WHAT THIS TASK INVOLVES: Count how many of the lines below contain the word "Among". Reply with the number only.

----------------------------------------

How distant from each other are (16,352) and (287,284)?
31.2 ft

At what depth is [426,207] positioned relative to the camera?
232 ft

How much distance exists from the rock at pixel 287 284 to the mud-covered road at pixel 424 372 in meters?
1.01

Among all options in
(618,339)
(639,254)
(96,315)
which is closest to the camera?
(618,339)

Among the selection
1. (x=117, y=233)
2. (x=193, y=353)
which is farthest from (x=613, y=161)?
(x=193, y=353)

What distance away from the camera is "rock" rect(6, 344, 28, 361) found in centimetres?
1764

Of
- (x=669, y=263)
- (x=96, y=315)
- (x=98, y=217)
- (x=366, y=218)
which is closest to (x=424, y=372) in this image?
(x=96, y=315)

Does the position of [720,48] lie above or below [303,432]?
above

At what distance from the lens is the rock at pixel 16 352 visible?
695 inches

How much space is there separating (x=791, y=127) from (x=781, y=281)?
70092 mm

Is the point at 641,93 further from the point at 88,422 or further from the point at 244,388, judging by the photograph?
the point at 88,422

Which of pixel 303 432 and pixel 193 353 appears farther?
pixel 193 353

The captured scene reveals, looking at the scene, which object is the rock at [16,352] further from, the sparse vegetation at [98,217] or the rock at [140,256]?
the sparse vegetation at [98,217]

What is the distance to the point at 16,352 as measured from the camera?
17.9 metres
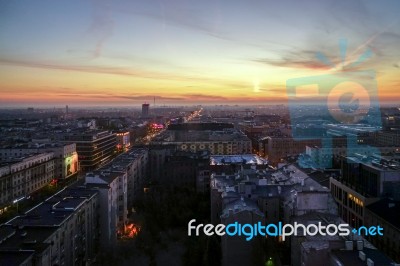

----------------------------------------

FINISHED EXERCISE: 2